[[ Materials provided open ]]
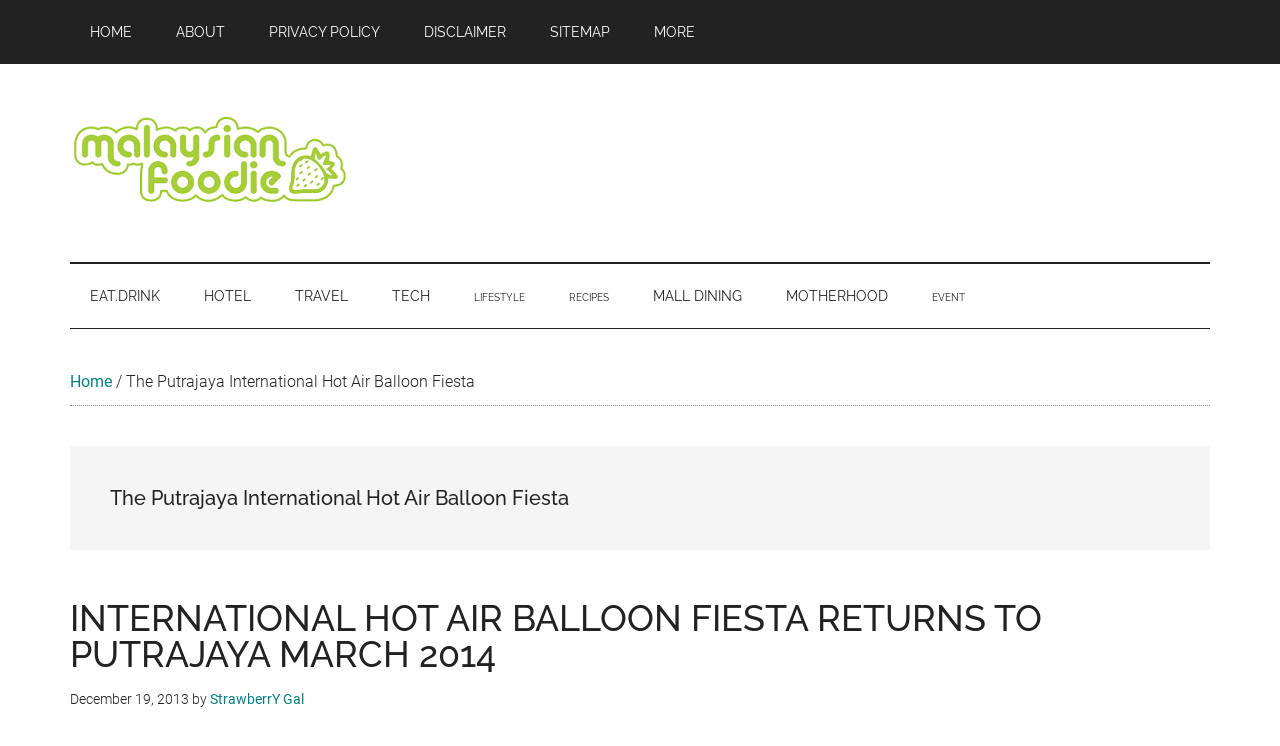

--- FILE ---
content_type: text/html; charset=utf-8
request_url: https://www.google.com/recaptcha/api2/aframe
body_size: 266
content:
<!DOCTYPE HTML><html><head><meta http-equiv="content-type" content="text/html; charset=UTF-8"></head><body><script nonce="tpez5zMK_jA6DXKTagmgSw">/** Anti-fraud and anti-abuse applications only. See google.com/recaptcha */ try{var clients={'sodar':'https://pagead2.googlesyndication.com/pagead/sodar?'};window.addEventListener("message",function(a){try{if(a.source===window.parent){var b=JSON.parse(a.data);var c=clients[b['id']];if(c){var d=document.createElement('img');d.src=c+b['params']+'&rc='+(localStorage.getItem("rc::a")?sessionStorage.getItem("rc::b"):"");window.document.body.appendChild(d);sessionStorage.setItem("rc::e",parseInt(sessionStorage.getItem("rc::e")||0)+1);localStorage.setItem("rc::h",'1768662141222');}}}catch(b){}});window.parent.postMessage("_grecaptcha_ready", "*");}catch(b){}</script></body></html>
[[ Materials provided closed ]]
Exercise objective.
Exactly reproduce each record, leaving out any pictures.

Exercise response.
--- FILE ---
content_type: text/html; charset=utf-8
request_url: https://www.google.com/recaptcha/api2/aframe
body_size: 266
content:
<!DOCTYPE HTML><html><head><meta http-equiv="content-type" content="text/html; charset=UTF-8"></head><body><script nonce="tpez5zMK_jA6DXKTagmgSw">/** Anti-fraud and anti-abuse applications only. See google.com/recaptcha */ try{var clients={'sodar':'https://pagead2.googlesyndication.com/pagead/sodar?'};window.addEventListener("message",function(a){try{if(a.source===window.parent){var b=JSON.parse(a.data);var c=clients[b['id']];if(c){var d=document.createElement('img');d.src=c+b['params']+'&rc='+(localStorage.getItem("rc::a")?sessionStorage.getItem("rc::b"):"");window.document.body.appendChild(d);sessionStorage.setItem("rc::e",parseInt(sessionStorage.getItem("rc::e")||0)+1);localStorage.setItem("rc::h",'1768662141222');}}}catch(b){}});window.parent.postMessage("_grecaptcha_ready", "*");}catch(b){}</script></body></html>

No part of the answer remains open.